Она не спеша ехала на велосипеде, наслаждаясь овевавшим лицо ветром. Задолго до того, как Цзянгоумэнь перешла в проспект Чанъаньцзе, она стала замечать усеивавшие дорогу обрывки цветов, бумаги и лент, которые все сбивались, как тучи, пока на самой площади ее не встретила совершенно небывалая сцена. На ветру пульсировали бумажные ленты тысяч похоронных венков. На самом съезде с проспекта рабочие устроили народный сход, какие-то девушки читали стихи, а группка студентов сгрудилась на земле с тушью, кистями и бумагой и писала плакаты — каждый с сочинение длиной. Ай Мин прошлась дальше по площади, наивно пытаясь отыскать Ивэнь. Бетон словно разбегался у нее под ногами, расползаясь во все стороны, как бесконечный серый след.
У Памятника народным героям три бабки вполголоса вели подрывные речи: «Сердечный приступ». — «Вот так вот сразу и приступ! Посередь заседания Политбюро». — «Эти хитрые лисы его унижали, травили, пока не добились, что сердце не выдержало…» Над ними высился исполинский черно-белый Ху Яобан — фото до того увеличили, что один нос товарища Ху был высотой с человека. Повсюду были плакаты — на земле, прикрепленные к Памятнику, на самодельных досках.
Она даже подняла руку — закрыть глаза. И все же между пальцев проскальзывали слова с плакатов:
Она отвернулась — только чтобы оказаться лицом к другой стене бумаг.
Она подошла поближе и прищурилась, вчитываясь в иероглифы.

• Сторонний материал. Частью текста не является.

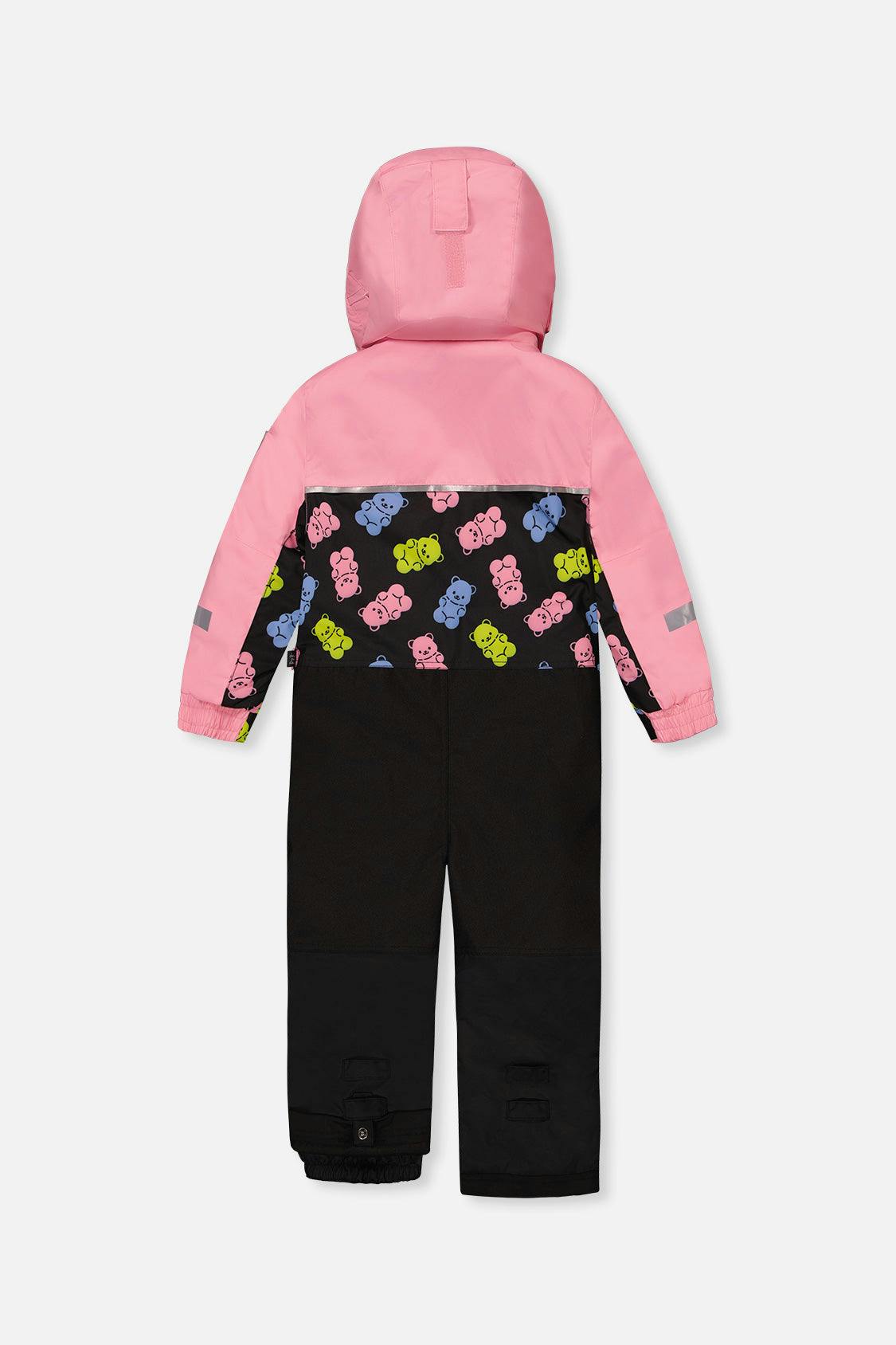 Kids One Piece Play Snowsuit Pink And Black Gummy Bear Print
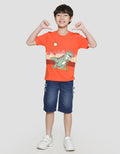 Little M Boys Short Sleeve T-Shirt Dino Print Application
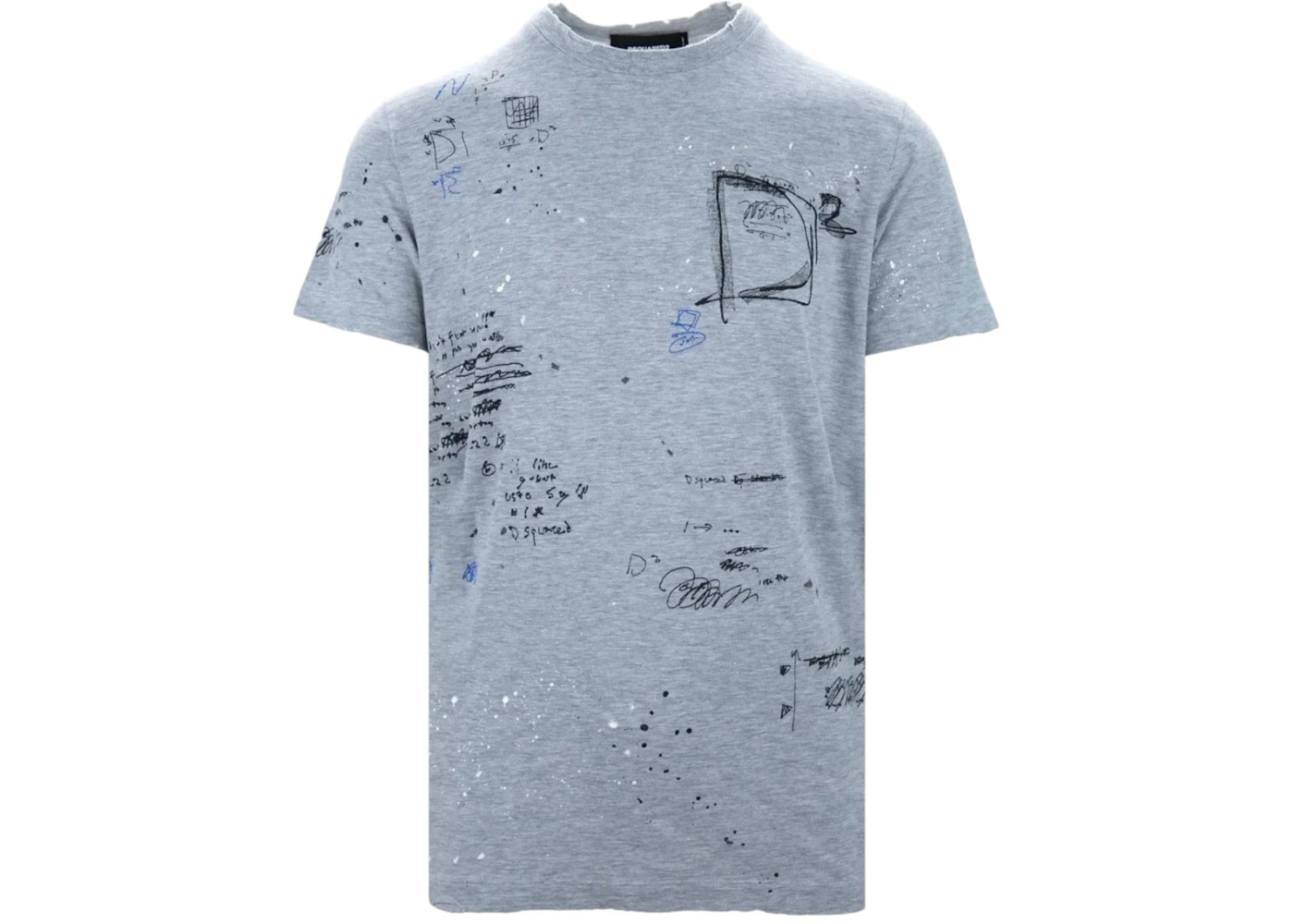Dsquared2 Cigarette Fit Scribble Logo T-Shirt Grey - 1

Что за противозаконные мысли.
Она не могла не задуматься над тем, как же первокурсники в этой толпе ответили на вопрос «Лев Толстой. Ваше мнение». Неловко отворачиваясь, она наступила на ранец. Владелец извинился и ногой отпихнул ранец прочь, Ай Мин показалось, будто бы что-то треснуло. Когда юноша улыбался, тени у него под глазами становились шире. Он спросил, в каком Ай Мин комитете, а когда та вытаращилась, указал на значок у себя над головой («Комитет образования») и, отвечая на незаданный вопрос, сказал:
— Официальная переоценка жизни и деятельности Ху Яобана. Конец развращению нашего духа. Это пункт раз и пункт два. А еще… мы просим правительство освободить тех, кого в семьдесят седьмом арестовали за то, что они говорили правду. Героев Стены демократии, ну знаете. Двенадцать лет прошло, а они до сих пор в тюрьме!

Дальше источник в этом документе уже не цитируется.